Monday, June 21, 2010

Brian’s Reflection: Monday, June 21, 2010



Evil is the product of the ability of humans
to make abstract that which is concrete.


Jean Paul Sartre, philosopher,
born on this date, 1905


Governments or organizations or corporations tend to make policies based on abstraction. Churches and religions do too – though I would say that hopefully churches and religions lose sight of concrete individuals less than governments, organizations, or corporations. Alas, I am not so sure of this in our present World situation.

Prejudice is, by the way, a form of discriminating by making an abstraction of persons or characteristics. In terms of Humanity, all human brings are concrete ….. and I suppose everything is, right? Abstraction, generalization, caricaturization – all permit us not to “see” the horror of suffering inflicted, and to commit Evil more easily.

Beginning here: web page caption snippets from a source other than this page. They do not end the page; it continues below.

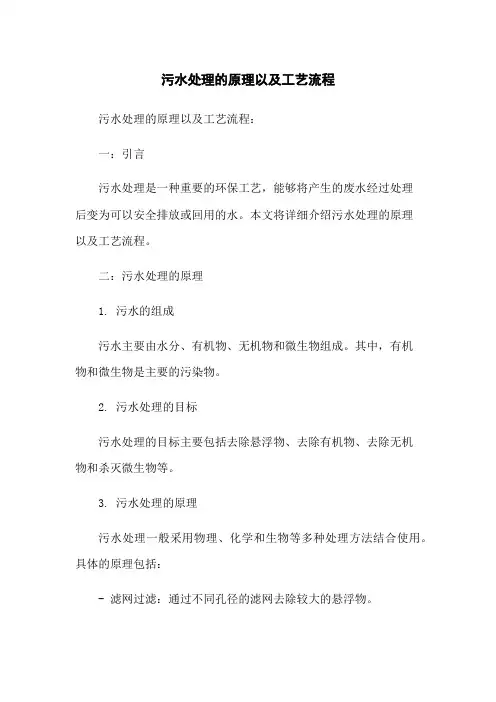 污水处理的原理以及工艺流程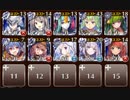 【ケラ王子】城内模擬戦　対神聖騎士団　☆３　白以下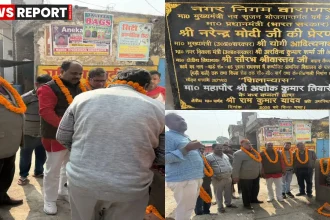 वाराणसी रामनगर वार्ड 65 में सीसी रोड और केसी नाली निर्माण शिलान्यास कार्यक्रम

Here, I think, is one good reason for seeing suffering. No body bags shown returning from Iraq – to me a sign that the Bush administration understood the evil they were perpetrating. They understood that seeing the concrete results of aggressive militarism would diminish the ability to ignore Evil by abstraction. While I disagree theologically with the overplaying of the suffering of Jesus, Who is reported to have undergone the gruesome death of crucifixion, this powerful symbol of the Suffering Christ does challenge us not to fall into the sin of Abstraction, not to forget that every individual is uniquely and equally loved by God, that causing suffering (as the Buddhists understand) is contrary to “God’s will”, that is, contrary to a fundamentalist Principle at the heart of the Mystery of Being.

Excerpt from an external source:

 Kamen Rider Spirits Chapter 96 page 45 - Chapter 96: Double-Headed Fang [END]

You can think of loads of examples that illustrate Sartre’s principle. I would say that this principle is at play in the BP oil spill disaster. In pursuit of (needed) energy and of Mammon/money, we/BP have abstracted Mother Earth, and the sea creatures and the birds and the wetlands and the people who fish, which “allows” us to commit Evil by avoiding the concrete potential suffering. It is good therefore that we can see the dead porpoises and the devastated seabed and the oil-socked pelicans and chicks and the depressed and angry people. Abstraction allows Greed to inflict suffering – which is why Greed has long been considered a “mortal sin”.

We do, in making decisions, often have to think in “broad terms”. That is the challenge at the heart of the ethical puzzle often posed, “If you could destroy one terrorist-hijacked plane so that only a few would die rather than thousands, would you?”. As the Bible posed the question, is it “more expedient that one should die for the people”.

This dilemma will be with us until the end of Time. I wonder if Truman ever morally and emotionally reconciled with the decision to drop the atomic bomb.

Sartre is, I believe, correct, morally speaking. Once we being to abstract, begin to ignore the suffering we can cause, we are on the path to Evil. We must live with that Truth, and not seek to avoid it, at our peril.